GENEVA, Sept 1 (Reuters) - African health workers need more training and better tools to circumcise men and boys safely for HIV prevention, according to a World Health Organisation (WHO) study chronicling "shocking" rates of complications.

As many as 35 percent of males circumcised by traditional practitioners in Kenya's Bungoma district suffered complications such as bleeding, infection, excessive pain and erectile dysfunction from the procedure, the WHO researchers found.

"Other common adverse effects reported were pain upon urination, incomplete circumcision requiring recircumcision, and laceration," they wrote, estimating 6 percent of patients had life-long problems as a result.

Although male circumcision is universally practised in Bungoma, the study said many clinicians there lacked sharp and clean instruments and few were formally trained. Even in public clinics, the complication rate was 18 percent.

The findings, published on Monday in the WHO Bulletin, raised questions about whether the availability of male circumcision should be extended quickly as part of a strategy to fight HIV backed by the WHO and its sister U.N. agency UNAIDS.

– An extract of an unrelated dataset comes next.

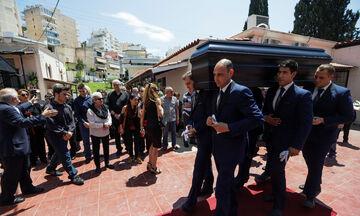 Πλήθος κόσμου στην κηδεία του Κώστα Ευρυπιώτη (pics)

"Extensive training and resources will be necessary to build the capacity of health facilities in sub-Saharan Africa before safe circumcision services can be aggressively promoted for HIV prevention," the authors wrote.

"Our results showing 35 percent of traditional circumcisions resulting in adverse events, many of them serious and permanent, should also serve as an alarm to ministries of health and the international health community that focus cannot only be on areas where circumcision prevalence is low."

Studies have shown male circumcision could be 70 percent effective in protecting men against HIV infection.

Africa is the centre of the AIDS epidemic and countries such as Uganda are looking to increase their male circumcision rates to stem the spread of the disease.

The authors of the WHO study, Kenyan expert Omar Egesah, and Robert Bailey and Stephanie Rosenberg of the United States , physically examined 298 of the 1,007 participants in their study, and intervened when they observed complications.

The WHO study concluded that health workers should be trained in sterilisation techniques, surgical procedures, pain management, post-operative care and counselling about wound care before male circumcision is pursued on a large scale. (Editing by Andrew Dobbie)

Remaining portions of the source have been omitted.